On Sep 14, 2014, at 9:01 PM, Eubulides <[email protected]> wrote:

> [And this from a man who has railed against the notion of “economic policy” 
> as a morality play. Sin and epistemology, indeed. Well before I was born, 
> ‘the positivists’ had massive arguments over the so-called boundary between 
> metaphysics and science; the legal profession, between the public and the 
> private. And yet, today, we get the same old tired partitioning in order to 
> sustain a pantina of disciplinary expertise under the guise of a confession. 
> Foucault is howling…]
> 
> http://www.nytimes.com/2014/09/15/opinion/paul-krugman-how-to-get-economic-policy-wrong.html
> 
> How to Get It Wrong
> SEPT. 14, 2014
> Paul Krugman
> 
> Last week I participated in a conference organized by Rethinking Economics, a 
> student-run group hoping to promote, you guessed it, a rethinking of 
> economics.
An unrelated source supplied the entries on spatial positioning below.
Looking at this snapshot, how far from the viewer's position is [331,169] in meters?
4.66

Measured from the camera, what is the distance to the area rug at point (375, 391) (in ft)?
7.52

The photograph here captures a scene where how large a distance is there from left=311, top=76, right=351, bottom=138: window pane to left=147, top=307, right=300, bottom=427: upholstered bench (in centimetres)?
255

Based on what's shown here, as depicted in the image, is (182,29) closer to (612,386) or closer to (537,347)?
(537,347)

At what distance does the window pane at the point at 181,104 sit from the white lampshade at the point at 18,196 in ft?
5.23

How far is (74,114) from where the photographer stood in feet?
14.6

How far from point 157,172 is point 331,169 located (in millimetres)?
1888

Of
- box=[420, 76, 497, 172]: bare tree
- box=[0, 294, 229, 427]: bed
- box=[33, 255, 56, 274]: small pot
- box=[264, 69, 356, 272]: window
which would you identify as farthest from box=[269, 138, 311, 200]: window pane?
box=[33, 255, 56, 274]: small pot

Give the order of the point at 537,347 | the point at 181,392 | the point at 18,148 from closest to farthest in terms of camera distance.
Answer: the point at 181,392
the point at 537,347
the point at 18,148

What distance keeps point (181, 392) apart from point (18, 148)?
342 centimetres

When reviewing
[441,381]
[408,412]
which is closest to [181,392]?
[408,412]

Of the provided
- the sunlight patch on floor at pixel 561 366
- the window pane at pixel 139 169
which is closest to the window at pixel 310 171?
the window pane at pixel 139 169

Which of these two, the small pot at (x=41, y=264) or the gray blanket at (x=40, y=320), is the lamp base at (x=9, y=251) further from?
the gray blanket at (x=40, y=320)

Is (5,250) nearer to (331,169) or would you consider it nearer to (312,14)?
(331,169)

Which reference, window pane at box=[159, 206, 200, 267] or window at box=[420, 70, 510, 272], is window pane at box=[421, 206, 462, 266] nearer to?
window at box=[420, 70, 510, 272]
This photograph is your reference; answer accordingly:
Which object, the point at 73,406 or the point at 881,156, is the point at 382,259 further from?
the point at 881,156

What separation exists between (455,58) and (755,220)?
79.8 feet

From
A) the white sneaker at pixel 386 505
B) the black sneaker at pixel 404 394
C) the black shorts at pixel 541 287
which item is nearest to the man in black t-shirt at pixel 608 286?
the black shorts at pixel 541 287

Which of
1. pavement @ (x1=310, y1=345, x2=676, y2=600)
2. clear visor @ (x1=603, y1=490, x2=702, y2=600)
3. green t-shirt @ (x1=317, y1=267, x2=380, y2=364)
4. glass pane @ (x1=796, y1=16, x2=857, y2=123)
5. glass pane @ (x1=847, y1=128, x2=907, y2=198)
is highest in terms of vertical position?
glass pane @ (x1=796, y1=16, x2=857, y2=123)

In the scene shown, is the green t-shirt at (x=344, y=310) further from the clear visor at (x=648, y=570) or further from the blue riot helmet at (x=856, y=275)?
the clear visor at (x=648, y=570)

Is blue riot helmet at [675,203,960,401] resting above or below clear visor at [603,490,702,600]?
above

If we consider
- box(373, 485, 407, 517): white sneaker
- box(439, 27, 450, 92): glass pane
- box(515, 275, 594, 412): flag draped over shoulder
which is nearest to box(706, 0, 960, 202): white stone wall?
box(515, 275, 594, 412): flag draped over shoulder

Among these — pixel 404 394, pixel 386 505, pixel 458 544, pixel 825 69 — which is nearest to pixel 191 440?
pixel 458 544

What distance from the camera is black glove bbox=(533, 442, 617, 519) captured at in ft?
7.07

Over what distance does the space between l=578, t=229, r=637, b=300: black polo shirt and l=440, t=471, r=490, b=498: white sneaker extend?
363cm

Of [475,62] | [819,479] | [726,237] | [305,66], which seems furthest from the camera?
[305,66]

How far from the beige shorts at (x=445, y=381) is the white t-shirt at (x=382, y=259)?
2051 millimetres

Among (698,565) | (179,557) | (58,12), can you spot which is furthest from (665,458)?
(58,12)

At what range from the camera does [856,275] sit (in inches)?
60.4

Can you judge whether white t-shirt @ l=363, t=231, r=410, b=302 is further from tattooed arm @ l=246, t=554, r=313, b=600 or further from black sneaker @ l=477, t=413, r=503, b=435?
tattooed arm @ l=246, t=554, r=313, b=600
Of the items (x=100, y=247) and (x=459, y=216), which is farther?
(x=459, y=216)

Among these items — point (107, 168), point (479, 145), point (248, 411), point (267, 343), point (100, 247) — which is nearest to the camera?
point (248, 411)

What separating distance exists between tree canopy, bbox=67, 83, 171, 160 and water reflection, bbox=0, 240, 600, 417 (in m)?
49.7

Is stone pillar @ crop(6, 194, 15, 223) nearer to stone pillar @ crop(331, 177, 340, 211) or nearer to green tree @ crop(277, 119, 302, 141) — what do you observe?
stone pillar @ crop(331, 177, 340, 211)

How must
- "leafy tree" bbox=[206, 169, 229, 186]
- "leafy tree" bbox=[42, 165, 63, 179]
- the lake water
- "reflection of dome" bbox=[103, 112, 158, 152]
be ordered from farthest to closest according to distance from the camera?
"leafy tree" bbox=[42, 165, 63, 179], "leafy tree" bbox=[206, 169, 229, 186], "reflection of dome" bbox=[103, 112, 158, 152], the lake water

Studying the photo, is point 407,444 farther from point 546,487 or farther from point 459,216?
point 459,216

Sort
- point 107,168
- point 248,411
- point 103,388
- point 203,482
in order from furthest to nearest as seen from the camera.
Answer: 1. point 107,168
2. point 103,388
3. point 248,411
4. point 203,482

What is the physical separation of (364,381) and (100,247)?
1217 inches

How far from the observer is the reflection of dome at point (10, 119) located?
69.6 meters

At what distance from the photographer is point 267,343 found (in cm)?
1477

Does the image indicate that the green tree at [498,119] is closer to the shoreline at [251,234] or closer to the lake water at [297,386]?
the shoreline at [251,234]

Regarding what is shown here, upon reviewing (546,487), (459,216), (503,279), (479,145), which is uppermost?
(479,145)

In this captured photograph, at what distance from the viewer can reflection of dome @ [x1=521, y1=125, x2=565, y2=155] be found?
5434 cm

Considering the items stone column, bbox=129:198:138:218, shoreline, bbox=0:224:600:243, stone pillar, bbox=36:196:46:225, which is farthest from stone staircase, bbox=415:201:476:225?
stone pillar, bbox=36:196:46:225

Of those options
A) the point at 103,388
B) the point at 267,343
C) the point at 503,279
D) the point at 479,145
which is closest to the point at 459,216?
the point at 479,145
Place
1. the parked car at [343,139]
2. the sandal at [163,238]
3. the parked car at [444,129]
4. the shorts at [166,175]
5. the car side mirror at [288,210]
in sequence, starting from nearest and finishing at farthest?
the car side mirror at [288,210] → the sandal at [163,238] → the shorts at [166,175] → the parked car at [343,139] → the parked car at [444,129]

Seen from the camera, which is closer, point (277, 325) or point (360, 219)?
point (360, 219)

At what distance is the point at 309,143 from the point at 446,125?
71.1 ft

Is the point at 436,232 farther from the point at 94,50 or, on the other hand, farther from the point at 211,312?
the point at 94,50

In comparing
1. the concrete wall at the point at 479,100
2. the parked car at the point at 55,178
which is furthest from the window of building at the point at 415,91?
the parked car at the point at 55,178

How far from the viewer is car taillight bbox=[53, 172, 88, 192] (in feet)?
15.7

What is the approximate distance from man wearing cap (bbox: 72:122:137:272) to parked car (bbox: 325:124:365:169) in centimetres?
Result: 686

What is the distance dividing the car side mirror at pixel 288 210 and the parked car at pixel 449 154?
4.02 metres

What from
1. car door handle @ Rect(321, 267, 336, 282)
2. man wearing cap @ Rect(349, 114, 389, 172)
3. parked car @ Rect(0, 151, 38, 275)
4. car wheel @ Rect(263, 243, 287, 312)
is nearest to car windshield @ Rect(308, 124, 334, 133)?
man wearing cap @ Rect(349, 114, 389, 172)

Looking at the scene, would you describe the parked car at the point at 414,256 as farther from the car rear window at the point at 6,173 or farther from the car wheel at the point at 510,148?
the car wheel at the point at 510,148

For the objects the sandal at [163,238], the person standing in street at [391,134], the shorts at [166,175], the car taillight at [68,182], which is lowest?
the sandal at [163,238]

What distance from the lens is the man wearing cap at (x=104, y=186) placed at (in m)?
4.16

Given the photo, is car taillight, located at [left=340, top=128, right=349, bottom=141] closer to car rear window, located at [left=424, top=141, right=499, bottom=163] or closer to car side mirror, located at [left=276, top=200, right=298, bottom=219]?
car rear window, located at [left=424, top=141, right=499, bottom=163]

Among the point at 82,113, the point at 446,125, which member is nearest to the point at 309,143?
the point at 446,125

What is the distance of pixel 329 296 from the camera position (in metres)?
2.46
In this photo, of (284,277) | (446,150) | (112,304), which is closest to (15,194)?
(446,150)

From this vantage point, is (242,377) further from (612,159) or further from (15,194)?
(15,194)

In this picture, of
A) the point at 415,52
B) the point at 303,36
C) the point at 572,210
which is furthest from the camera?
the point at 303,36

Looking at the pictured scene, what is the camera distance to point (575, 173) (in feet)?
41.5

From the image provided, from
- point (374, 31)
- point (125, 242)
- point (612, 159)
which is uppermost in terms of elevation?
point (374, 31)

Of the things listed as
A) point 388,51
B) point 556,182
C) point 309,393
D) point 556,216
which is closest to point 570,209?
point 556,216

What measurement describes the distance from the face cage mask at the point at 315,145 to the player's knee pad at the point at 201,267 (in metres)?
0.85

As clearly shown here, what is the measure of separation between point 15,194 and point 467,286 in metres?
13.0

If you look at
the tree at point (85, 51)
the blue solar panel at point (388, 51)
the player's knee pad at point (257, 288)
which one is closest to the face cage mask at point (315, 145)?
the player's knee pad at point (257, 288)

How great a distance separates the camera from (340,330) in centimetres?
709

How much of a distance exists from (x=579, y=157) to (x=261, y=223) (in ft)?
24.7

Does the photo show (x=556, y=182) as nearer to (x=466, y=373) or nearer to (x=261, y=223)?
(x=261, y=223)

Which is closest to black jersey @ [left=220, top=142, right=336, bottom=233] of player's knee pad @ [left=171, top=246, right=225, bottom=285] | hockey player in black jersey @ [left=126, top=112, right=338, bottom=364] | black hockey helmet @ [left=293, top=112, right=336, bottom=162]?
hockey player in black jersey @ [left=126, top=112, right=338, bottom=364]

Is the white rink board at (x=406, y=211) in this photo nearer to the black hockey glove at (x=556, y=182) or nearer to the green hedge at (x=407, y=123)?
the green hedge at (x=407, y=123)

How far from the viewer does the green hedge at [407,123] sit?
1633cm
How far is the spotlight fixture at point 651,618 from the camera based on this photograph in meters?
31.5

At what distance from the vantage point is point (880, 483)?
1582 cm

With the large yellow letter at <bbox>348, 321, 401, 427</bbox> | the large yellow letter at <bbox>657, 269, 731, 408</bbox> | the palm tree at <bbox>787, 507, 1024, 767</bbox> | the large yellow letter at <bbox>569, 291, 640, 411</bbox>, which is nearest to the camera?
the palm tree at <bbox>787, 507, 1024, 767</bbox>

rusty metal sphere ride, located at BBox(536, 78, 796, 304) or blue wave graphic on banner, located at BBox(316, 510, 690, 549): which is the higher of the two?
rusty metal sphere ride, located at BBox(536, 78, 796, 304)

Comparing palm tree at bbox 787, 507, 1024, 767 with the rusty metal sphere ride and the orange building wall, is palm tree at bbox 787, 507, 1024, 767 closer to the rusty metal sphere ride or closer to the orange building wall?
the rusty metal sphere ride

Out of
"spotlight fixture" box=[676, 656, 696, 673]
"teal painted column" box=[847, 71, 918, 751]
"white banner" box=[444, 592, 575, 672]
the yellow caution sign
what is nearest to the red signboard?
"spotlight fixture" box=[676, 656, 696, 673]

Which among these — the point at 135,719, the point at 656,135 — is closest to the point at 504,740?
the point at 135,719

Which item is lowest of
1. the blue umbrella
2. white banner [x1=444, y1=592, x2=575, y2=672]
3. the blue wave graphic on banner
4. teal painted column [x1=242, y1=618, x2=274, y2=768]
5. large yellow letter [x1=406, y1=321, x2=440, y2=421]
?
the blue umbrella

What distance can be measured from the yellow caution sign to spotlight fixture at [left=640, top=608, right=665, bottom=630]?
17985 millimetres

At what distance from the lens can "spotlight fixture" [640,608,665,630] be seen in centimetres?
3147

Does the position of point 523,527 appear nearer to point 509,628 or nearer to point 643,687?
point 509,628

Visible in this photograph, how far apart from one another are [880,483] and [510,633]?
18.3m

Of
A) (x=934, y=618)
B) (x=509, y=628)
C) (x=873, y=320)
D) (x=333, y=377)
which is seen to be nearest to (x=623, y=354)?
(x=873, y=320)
And Mammon knows that economics needs rethinking in the wake of a 
> disastrous crisis, a crisis that was neither predicted nor prevented.
> 
> It seems to me, however, that it’s important to realize that the enormous 
> intellectual failure of recent years took place at several levels. Clearly, 
> economics as a discipline went badly astray in the years — actually decades — 
> leading up to the crisis. But the failings of economics were greatly 
> aggravated by the sins of economists, who far too often let partisanship or 
> personal self-aggrandizement trump their professionalism. Last but not least, 
> economic policy makers systematically chose to hear only what they wanted to 
> hear. And it is this multilevel failure — not the inadequacy of economics 
> alone — that accounts for the terrible performance of Western economies since 
> 2008.
> 
> In what sense did economics go astray? Hardly anyone predicted the 2008 
> crisis, but that in itself is arguably excusable in a complicated world. More 
> damning was the widespread conviction among economists that such a crisis 
> couldn’t happen. Underlying this complacency was the dominance of an 
> idealized vision of capitalism, in which individuals are always rational and 
> markets always function perfectly.